Minnesota, and Minneapolis in particular, has always had an irrelevancy complex. And not without reason; everyone at my East Coast-populated university seemed to be astonished that Big Chilly and I were not some sort of lumberjacks or farmers, while we were surprised at how… backwards they were, especially with regards to music.
But Prince not only put Minneapolis on the map, he genuinely loved the city, the state, and the people. And in that place, at that time, with that particular demographic mix, people really did genuinely transcend the usual racial issues; it took me several years away from Minnesota and six months in Tokyo to understand that certain differences actually were relevant, and just as importantly, mattered greatly to nearly everyone of any color. Perhaps only in Minnesota would a black man describing someone not liking “his kind” be referring to work habits and not race.

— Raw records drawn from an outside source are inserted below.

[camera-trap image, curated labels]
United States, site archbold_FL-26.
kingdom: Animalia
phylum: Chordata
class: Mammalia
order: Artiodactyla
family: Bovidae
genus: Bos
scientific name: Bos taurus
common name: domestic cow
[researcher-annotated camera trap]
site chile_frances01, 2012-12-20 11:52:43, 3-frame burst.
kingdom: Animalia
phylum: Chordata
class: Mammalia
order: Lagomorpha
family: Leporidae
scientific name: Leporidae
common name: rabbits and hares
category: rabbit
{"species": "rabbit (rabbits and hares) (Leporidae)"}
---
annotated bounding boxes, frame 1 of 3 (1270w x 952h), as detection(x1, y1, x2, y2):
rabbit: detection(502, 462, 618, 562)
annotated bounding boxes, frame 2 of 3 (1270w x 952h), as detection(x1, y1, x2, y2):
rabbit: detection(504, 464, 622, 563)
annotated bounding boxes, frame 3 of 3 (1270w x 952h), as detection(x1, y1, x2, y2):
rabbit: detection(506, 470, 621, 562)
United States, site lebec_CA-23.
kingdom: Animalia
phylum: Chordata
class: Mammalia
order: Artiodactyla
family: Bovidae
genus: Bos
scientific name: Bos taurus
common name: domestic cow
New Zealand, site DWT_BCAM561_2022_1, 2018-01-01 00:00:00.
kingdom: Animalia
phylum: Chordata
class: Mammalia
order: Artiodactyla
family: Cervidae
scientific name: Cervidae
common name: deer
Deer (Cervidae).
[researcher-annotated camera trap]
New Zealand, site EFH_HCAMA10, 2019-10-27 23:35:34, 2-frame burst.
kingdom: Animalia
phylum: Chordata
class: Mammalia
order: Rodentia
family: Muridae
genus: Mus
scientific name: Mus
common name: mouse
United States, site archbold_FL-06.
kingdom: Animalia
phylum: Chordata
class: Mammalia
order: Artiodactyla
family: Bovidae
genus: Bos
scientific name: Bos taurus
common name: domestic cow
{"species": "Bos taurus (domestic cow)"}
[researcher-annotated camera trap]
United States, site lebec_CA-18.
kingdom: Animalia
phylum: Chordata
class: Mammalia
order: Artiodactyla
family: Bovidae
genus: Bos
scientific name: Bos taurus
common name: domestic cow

Prince was a part of that, both cause and effect. It was interesting to hear both his manager and some of his black bandmates talk about how growing up in a 95 percent white community affected the development of his music; they listened to KQ92 and all the classic rock just like we did because there simply wasn’t anything else on the radio besides news, classical, and terrible 70s pop on KS95. In Minneapolis, we didn’t even understand the concept of “crossover” music because it was considered normal to have a black bassist in a white band or a white guitarist in a black one; in fact, one of the members of the larval form of Psykosonik was black.
Don’t think I’m saying this as some form of virtue-signaling; you know I
don’t believe in that. I’m simply trying to describe the innocent, and
fundamentally naive, mindset of the time, which is probably not
unrelated today to disastrous things like the settlement of Somalis on the West Bank or Liberians in Coon Rapids. (I know, I know,
oh, the irony.) There is probably an interesting historical study to be done there regarding the optimal level of a minority group in a population.
As for Prince, there was a sort of etiquette everyone understood concerning him. You did NOT make a big deal about him. You didn’t tell him you were a fan, you didn’t tell him you loved his music, and you didn’t take pictures of him, you simply said “hi, Prince”. He would usually smile, accept the homage implicit in the recognition, and go about his business. If he wanted to talk to you, he’d send his bodyguard over to let you know. On more than one occasion, I had to warn out-of-town guests not to react to him being around, but everyone in Minneapolis just seemed to understand that Prince was not to be bothered. Maybe it has to do with the Scandinavian ethic, I don’t know. It’s just how it was.
It is sad that such a beloved son of the city died alone in his incredible studio-mansion. But I have no doubt that he knew his hometown loved him, as the photo above shows. I know many, perhaps even most of you, won’t grasp what Prince meant to his fellow Minnesotans, but even if you don’t, try to understand that we are mourning one of our own.